We continue our adventure with our main dishes paired with a bottle of Bordeaux. We order the Côte de Boeuf  de race and the Ris et Rognon de Veau caramelisé. To go with our dishes we ordered a bottle of Chateau Carignan – Premieres Cotes de Bordeaux 2008. 

Review: Le Colimaçon, Paris

This wine has a very pleasant palate with silky tannins and the nose is toasty with caramel and very ripe red berry fruit aromas.

Review: Le Colimaçon, Paris

Côte de Boeuf de race

The rib steak was cooked perfectly and was full of flavor, moist, and melted in the mouth. The highlight of this dish is, of course, its simplicity. The rub is light which lets you appreciate the flavour of the meat. Only the bones remain on the plate. Even after having finished the plate we did not feel heavy or bloated. The pommes frites were also are perfect. They were perfectly complimented with a mushroom sauce on the side. The frites and the sauce mingle with the meat in our mouths and surprise us by their flux. 

Review: Le Colimaçon, Paris

Ris et Rognon de Veau caramelisé

The caramelized Ris et Rognon de Veau (veal sweetbreads) was downright orgasmic. Extremely smooth, tender and moist, and the flavor was quite mild and creamy and played nicely with the rich and acidic sauce.

A feast at Le Colimaçon costs around 40 € per person without wine. A price that is justified by all the same food quality and naturalness of the ingredients  that are both healthy and authentic.

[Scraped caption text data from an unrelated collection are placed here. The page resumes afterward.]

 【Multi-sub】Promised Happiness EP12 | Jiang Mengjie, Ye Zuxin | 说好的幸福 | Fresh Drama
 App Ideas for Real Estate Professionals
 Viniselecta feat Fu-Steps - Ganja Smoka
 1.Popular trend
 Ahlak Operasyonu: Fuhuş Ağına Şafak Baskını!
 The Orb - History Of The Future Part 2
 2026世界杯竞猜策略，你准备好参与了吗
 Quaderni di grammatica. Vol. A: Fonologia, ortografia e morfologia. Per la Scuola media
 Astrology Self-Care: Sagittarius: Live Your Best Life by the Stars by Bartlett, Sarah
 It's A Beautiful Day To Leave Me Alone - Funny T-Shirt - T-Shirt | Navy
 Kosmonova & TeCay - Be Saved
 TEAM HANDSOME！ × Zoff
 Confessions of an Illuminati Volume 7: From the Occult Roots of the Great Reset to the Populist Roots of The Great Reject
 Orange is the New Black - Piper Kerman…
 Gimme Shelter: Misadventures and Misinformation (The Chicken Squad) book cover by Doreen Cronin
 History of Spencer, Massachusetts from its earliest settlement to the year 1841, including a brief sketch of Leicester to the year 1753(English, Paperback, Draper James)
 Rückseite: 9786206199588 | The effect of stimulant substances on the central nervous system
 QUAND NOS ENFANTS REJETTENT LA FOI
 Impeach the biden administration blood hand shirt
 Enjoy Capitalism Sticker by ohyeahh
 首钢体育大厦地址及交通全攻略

If you decide to treat yourself to an amazing gastronomical experience At Le Colimaçon, you will discover the French classics of regional gastronomy as well as the different French wines. If you’ve never tried escargot, then this is the place to start — you’ll love them!

The entire team of Le Colimaçon will enchant you with their warm hospitality. So forget “nouvelle cuisine” and enjoy the pleasure of French traditions!